In The Rise and Fall of Great Powers, author and history professor Paul Kennedy claims that China’s power peaked around 1600. Meanwhile, Western Europe was rising and surging, thanks to the Renaissance, scientific breakthroughs, and empire-building around the world.
Historical facts, however, do not agree with Paul Kennedy where the decline of China is concerned.
In 1800, the Middle Kingdom was still the world’s manufacturing powerhouse. Globally, as much as one-third of all goods came from China (28% in 2018).
Chinese porcelain earned America's envy. Chinese tea filled Americans’ pots. That’s why the Boston Tea Party of December 16, 1773, was such a big deal to Americans from all walks of life, who fiercely opposed tea tax and monopoly imposed by the British. Chinese tea, in a sense, was a catalyst for the American Revolution. As a matter of fact, the tea dumped into Boston Harbor’s cold water was shipped from Xiamen, Fujian, a busy trade port in southern China.
The Boston Tea Party was actually a Chinese Tea Party.*
Chinese tea and porcelain symbolized as much as substantiated Americans' wealth and status at the turn of the 19th Century. Before that, bragging rights went to any American household having more chairs than its immediate neighbors.
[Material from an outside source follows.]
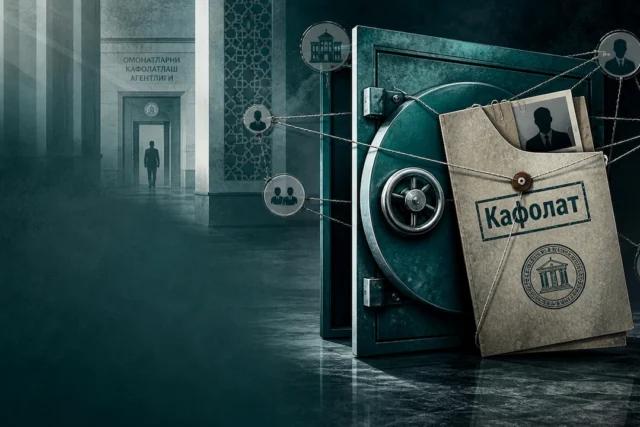 «ОМОНАТЛАРНИ КАФОЛАТЛАШ» АГЕНТЛИГИ РАҲБАРИНИНГ ҲАЛОЛЛИГИНИ КИМ КАФОЛАТЛАЙДИ?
Newly-independent America had a crush on millennia-old China. This was puppy love on the part of the Yankees, however. When America became more mature and much more powerful as a nation, it started wondering if China was really an ideal object of its love.
Beauty is in the eyes of the beholder. Once the beholder changes, so will beauty.
Still, as Chinese tea had never really left a bitter taste in America's mouth, the Middle Kingdom's seductive fragrance lingered on. Before long, America would romance China again. Old flames die hard.
*It is a popular myth that American colonists, in defiance of their British overlord, switched from tea to coffee overnight following the Boston Tea Party. Truth be told, in 2014, 80% of American households still had tea in their kitchens (The Washington Post, September 3, 2014).
美國對中國 "一見鍾情"
在他所著的《大國興亡》一書裏,曆史教授保羅·
然而,在中國盛極而衰方麵,甘氏論說不符史實。
在1800年、中國仍然執世界製造業之牛耳,
中國瓷器令北美既羨且妒,中國茶備受洋基們熱捧。有此背景,
波士頓茶派對其實是個中國茶派對。*
以當時洋基們的角度來看,
美國在獨立之初,羽翼未豐之際,
情人眼裏出西施。情人變,西施就變。
話說回來,中國茶香不絕,魅力不消。未幾、洋基們又再心動起來。